### What you need to do
Print the part of the CAPM text starting at "The following code" and ending at "beta_df.dropna(axis=0, inplace=True)", word for word.

### Document
++++++

To implement CAPM, we first define the risk-free rate as $(3.31\% + 4.41\%)/2 = 3.86\%$. This is the average of the Canadian 10-year benchmark bond rate (https://www.bankofcanada.ca/rates/interest-rates/lookup-bond-yields/) and the US 10-year bond rate (https://www.bloomberg.com/markets/rates-bonds/government-bonds/us). 

The following code first gets some market data, and then finds the beta of the securities in the stocks we choose. 

In [None]:
# Get market data
market_data = markowitz.getClosePrices(start_date, end_date, ["^GSPC"], start_date)  # I could not find the ticker for the TSX60
# It should be "TX60.TS"?
display(market_data.head())

# -- Now, we find the beta -- #
# Get stock data
stocks = markowitz.getClosePrices(start_date, end_date, valid_stocks[1:18], start_date)  # Replace WITH EXISTING STOCK DATA
beta_df = pd.concat([stocks, market_data], axis=1)
beta_df.dropna(axis=0, inplace=True)
# Find percent movement
beta_df_pct = jason.convertToPct(beta_df)
# Find covariance
market_cov = beta_df_pct.cov()["^GSPC"]
# Find market variance
market_var = beta_df_pct["^GSPC"].var()

++++++

[Records]
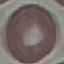

Uninfected.

Summary:
  - Capture: smartphone through the microscope eyepiece
  - Stain: Giemsa
  - Preparation: thin blood film
  - Image type: cell patch, automatically extracted from a larger field of view and resized to 64 × 64 pixels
Identify the parasite.
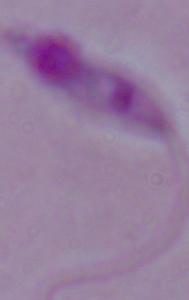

++++++

### Result of this exercise
The following code first gets some market data, and then finds the beta of the securities in the stocks we choose. 

In [None]:
# Get market data
market_data = markowitz.getClosePrices(start_date, end_date, ["^GSPC"], start_date)  # I could not find the ticker for the TSX60
# It should be "TX60.TS"?
display(market_data.head())

# -- Now, we find the beta -- #
# Get stock data
stocks = markowitz.getClosePrices(start_date, end_date, valid_stocks[1:18], start_date)  # Replace WITH EXISTING STOCK DATA
beta_df = pd.concat([stocks, market_data], axis=1)
beta_df.dropna(axis=0, inplace=True)